What we're doing is in the parametric case choosing a test statistic which has all the information in the statistic about the difference from the null, given the distributional assumption and the specific form of alternative. If you optimize power under some set of assumptions, obviously you can't beat it under those assumptions, and that's the situation we're in.
Conover's book Practical Nonparametric Statistics has a section discussing tests with an asymptotic relative efficiency (ARE) of 1, relative to tests that assume normality. This ARE is while under that normal assumption. He focuses there on normal scores tests (score-based rank-tests which I would tend to avoid in most typical situations for other reasons), but it does help to illustrate that the claimed advantages for parametric tests may not always be so clear.
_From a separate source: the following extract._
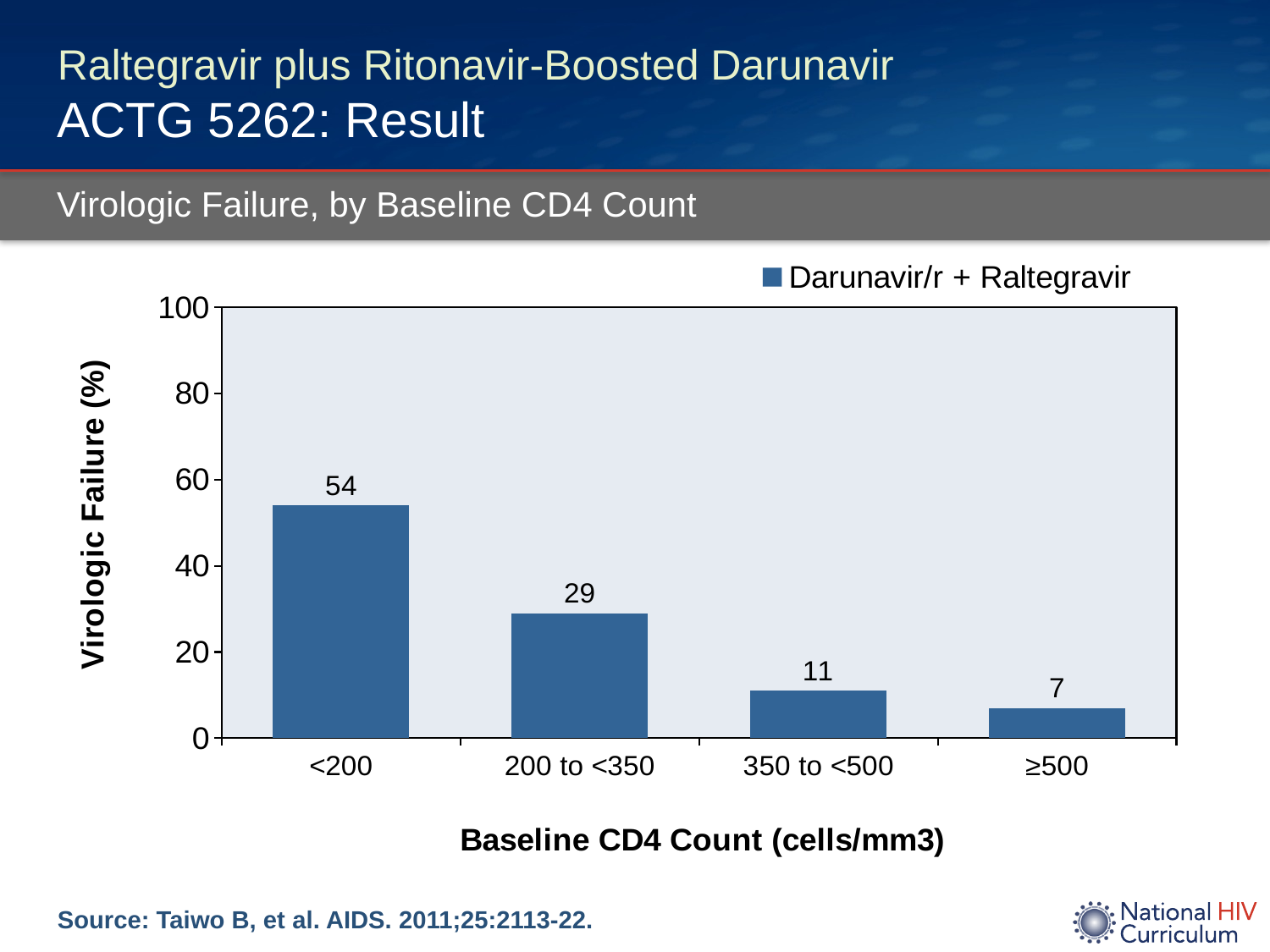
What is the virologic failure percentage for the ≥500 baseline CD4 count group? 7 Which group has a higher virologic failure rate, 200 to <350 or 350 to <500? 200 to <350 Which baseline CD4 count group has the highest virologic failure? <200 What kind of chart is shown on the slide? Bar chart Which baseline CD4 count group has the lowest virologic failure? ≥500 Does virologic failure rise or fall as baseline CD4 count increases along the x axis? Fall What is the virologic failure percentage for the <200 baseline CD4 count group? 54 What is the difference in virologic failure between the 350 to <500 group and the ≥500 group? 4 How many series does the legend list? 1 What is the difference in virologic failure between the <200 group and the 200 to <350 group? 25 How many baseline CD4 count categories are shown on the chart? 4 What is the virologic failure percentage for the 200 to <350 baseline CD4 count group? 29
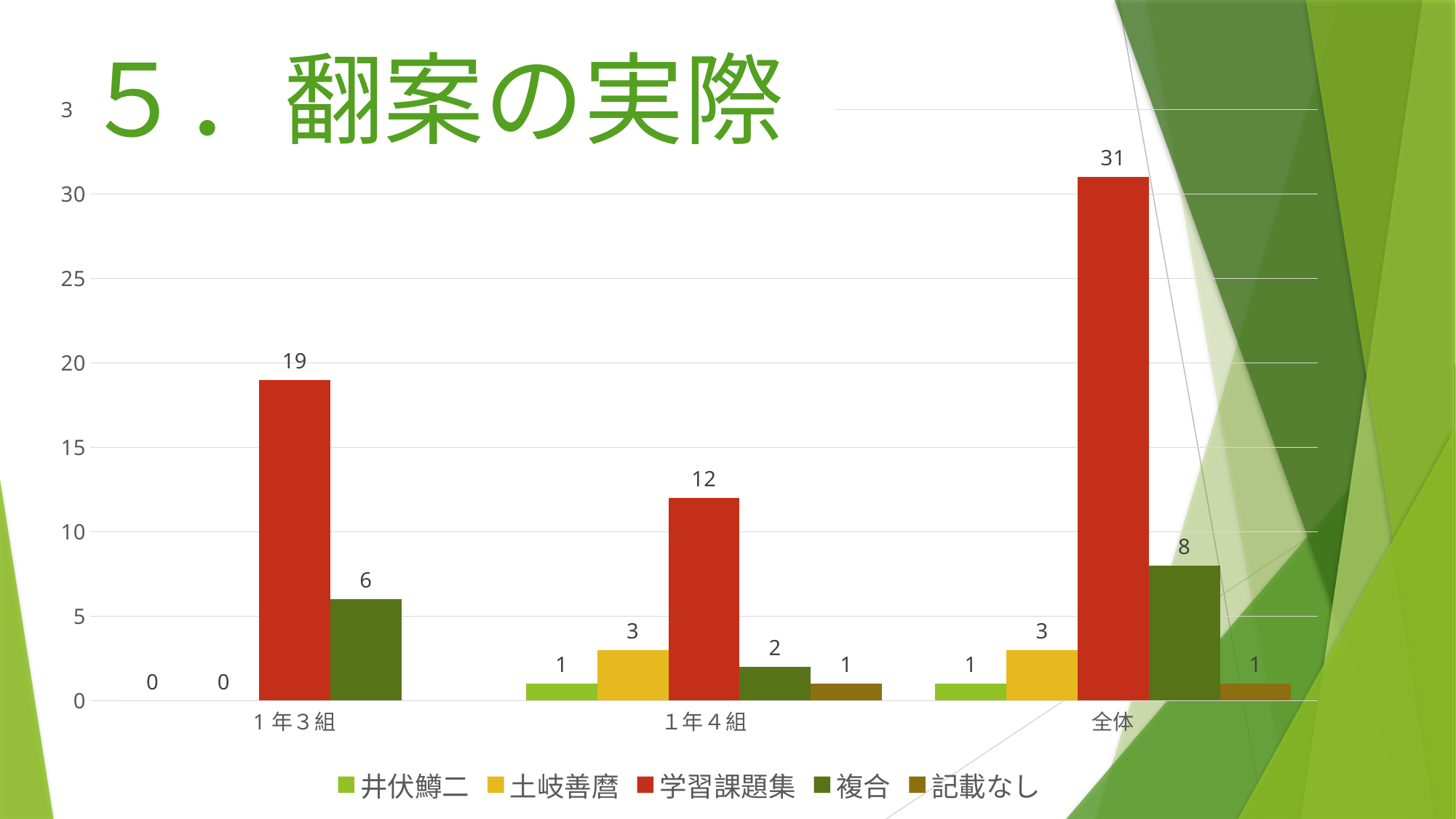
What is the value for 複合 in the 全体 category? 8 What is the difference between the 学習課題集 values for １年３組 and １年４組? 7 How many categories are shown on the x axis? 3 What is the value for 複合 in the １年４組 category? 2 Which series has the highest value in the 全体 category? 学習課題集 What is the title of the slide? ５．翻案の実際 What kind of chart is shown on the slide? bar chart What is the value for 学習課題集 in the １年３組 category? 19 Which is larger: the 複合 value for １年３組 or the 複合 value for １年４組? １年３組 What is the value for 学習課題集 in the 全体 category? 31 How many series does the legend list? 5 What is the value for 土岐善麿 in the １年４組 category? 3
It's the next section (on permutation tests, under "Fishers Method of Randomization") where I tend to focus. In any case, such stacking of the deck in favour of the parametric assumption still doesn't universally beat nonparametric tests.
Of course, in a real-world testing situation such neatly 'stacked decks' don't occur. The parametric model is not a fact about our real data, but a model -- a convenient approximation. As George Box put it, All models are wrong.
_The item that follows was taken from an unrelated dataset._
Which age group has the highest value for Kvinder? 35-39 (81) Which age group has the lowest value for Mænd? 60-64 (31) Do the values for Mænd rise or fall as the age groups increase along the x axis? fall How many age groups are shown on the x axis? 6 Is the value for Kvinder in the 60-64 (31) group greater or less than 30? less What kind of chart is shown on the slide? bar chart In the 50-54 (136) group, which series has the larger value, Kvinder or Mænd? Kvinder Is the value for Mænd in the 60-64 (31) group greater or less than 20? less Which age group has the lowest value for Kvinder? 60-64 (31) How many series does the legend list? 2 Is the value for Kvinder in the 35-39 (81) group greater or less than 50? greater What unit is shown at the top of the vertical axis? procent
In this case the questions we would want to ask are (a) "is there a nonparametric test that's essentially as powerful as this parametric test in the situation where the parametric assumption holds?" (to which the answer is often 'yes') and (b) "how far do we need to modify the exact parametric assumption before it is less powerful than some suitable nonparametric test?" (which is often "hardly at all"). In that case, if you don't know which of the two sets of circumstances you're in, why would you prefer the parametric test?
Let me address a common test. Consider the two-sample equal-variance t-test, which is uniformly most powerful for a one-sided test of a shift in mean when the population is exactly normal.
(a) Is it more powerful than every nonparametric test?
Well, no, in the sense that there are nonparametric tests whose asymptotic relative efficiency is 1 (that is, if you look at the ratio of sample sizes required to achieve the same power at a given significance level, that ratio goes to 1 in large samples); specifically there are permutation tests (e.g. based on the same statistic) with this property. The asymptotic power is also a good guide to the relative power at typical sample sizes (if you make sure the tests are being performed at the same actual significance level).
(b) Do you need to modify the situation much before some non-parametric test has better power?
As I suggested above, in this location-test under normality case, hardly at all. Even if we restrict consideration to just the most commonly used rank tests (which is limiting our potential power), you don't need to make the distribution very much more heavy-tailed than the normal before the Wilcoxon-Mann-Whitney test typically has better power. If we're allowed to choose something with better power at the normal (though the Wilcoxon-Mann-Whitney has excellent performance there), it can kick in even quicker.
It can be extremely hard to tell whether you're sampling from a population with a very slightly heavier tail than the one you assumed, so having slightly better power (at best) in a situation you cannot be confident holds may be an extremely dubious advantage.
In any case you should not try to tell which situation you're in by looking at the sample you're conducting the test on (at least not if it will affect your choice of test), since that data-based test choice will impact the properties of your subsequently chosen test.